Estão a emergir muitas crises na Europa. A ideia de uma cimeira para discutir a Grécia horroriza as autoridades europeias.
A minha conclusão é que uma ameaça credível por parte do FMI de se recusar a participar num resgate grego poderia forçar os europeus, e os alemães em particular, a serem honestos.
Se os europeus querem continuar no seu caminho de "prorrogar e fingir", prorrogando os empréstimos e fingindo que a Grécia é solvente, que assim seja. Mas devem, pelo menos, fazê-lo com o seu próprio dinheiro. Neste caso, eles devem comprar os empréstimos do FMI do resgate a Atenas, o que significa assumir os créditos do fundo à Grécia.
A Grécia ficaria então insolvente para sempre e para sempre em recessão, mas suficientemente financiada e dentro da zona euro. Claro que a melhor solução seria o FMI ficar e começarem as negociações de redução da dívida.

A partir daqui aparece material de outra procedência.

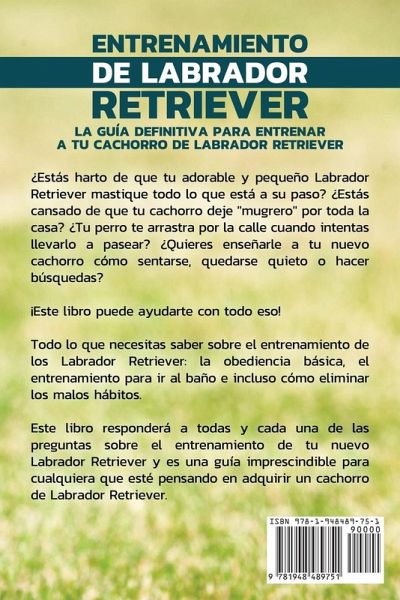 ENTRENAMIENTO
DE LABRADOR
RETRIEVER

LA GUÍA DEFINITIVA PARA ENTRENAR A TU CACHORRO DE LABRADOR RETRIEVER

¿Estás harto de que tu adorable y pequeño Labrador Retriever mastique todo lo que está a su paso? ¿Estás cansado de que tu cachorro deje "mugrero" por toda la casa? ¿Tu perro te arrastra por la calle cuando intentas llevarlo a pasear? ¿Quieres enseñarle a tu nuevo cachorro cómo sentarse, quedarse quieto o hacer búsquedas?

¡Este libro puede ayudarte con todo eso!

Todo lo que necesitas saber sobre el entrenamiento de los Labrador Retriever: la obediencia básica, el entrenamiento para ir al baño e incluso cómo eliminar los malos hábitos.

Este libro responderá a todas y cada una de las preguntas sobre el entrenamiento de tu nuevo Labrador Retriever y es una guía imprescindible para cualquiera que esté pensando en adquirir un cachorro de Labrador Retriever.

ISBN 978-1-948489-75-1
90000
9 781948 489751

Os credores nem sequer precisam de concordar com uma margem de avaliação, uma redução formal no total da dívida em circulação. Eles poderiam aumentar os períodos de carência, prolongar os vencimentos e reduzir as taxas de juro para zero. Poderiam vincular parte da dívida ao desempenho económico grego. Quanto menor for o crescimento, maior a remissão da dívida. Ou poderiam concordar em transformar uma parte da dívida em capital. Há uma abundância de opções técnicas para restaurar a solvência orçamental do país. A combinação de alívio da dívida, uma trajetória orçamental realista e reformas económicas acabaria com a crise grega num só golpe.